Transcribe each record word for word. Skip the images.
%%
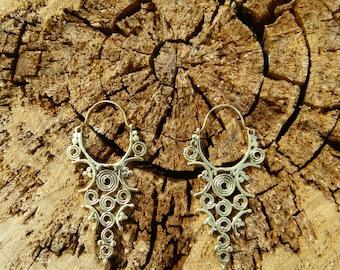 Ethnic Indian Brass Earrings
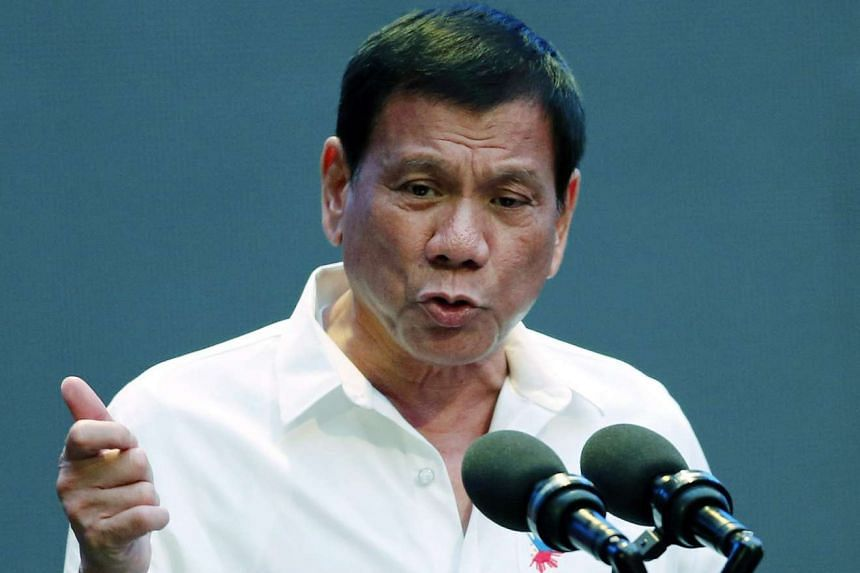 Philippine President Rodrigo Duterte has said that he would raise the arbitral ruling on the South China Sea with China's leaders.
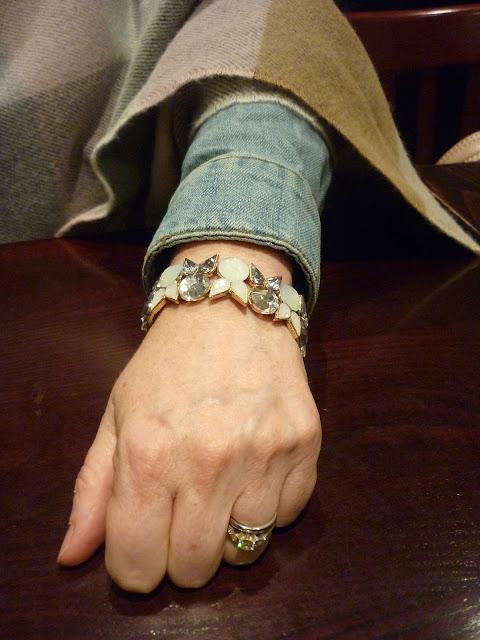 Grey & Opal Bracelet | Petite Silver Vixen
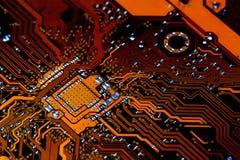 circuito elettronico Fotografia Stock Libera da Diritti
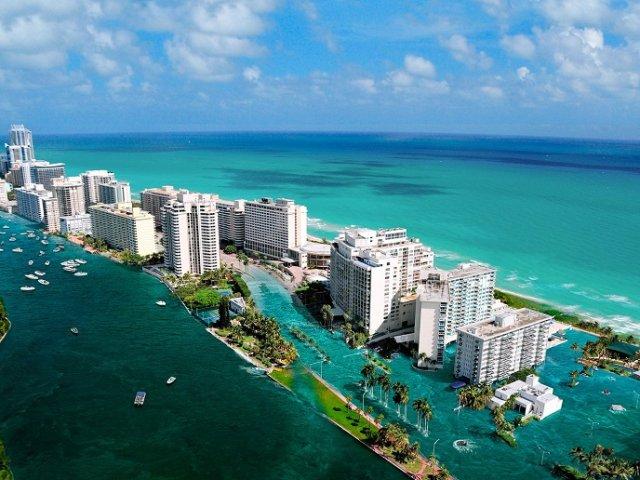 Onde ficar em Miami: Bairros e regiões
%%
** EXERCISE SOLUTION **
 Ethnic Indian Brass Earrings
 Philippine President Rodrigo Duterte has said that he would raise the arbitral ruling on the South China Sea with China's leaders.
 Grey & Opal Bracelet | Petite Silver Vixen
 circuito elettronico Fotografia Stock Libera da Diritti
 Onde ficar em Miami: Bairros e regiões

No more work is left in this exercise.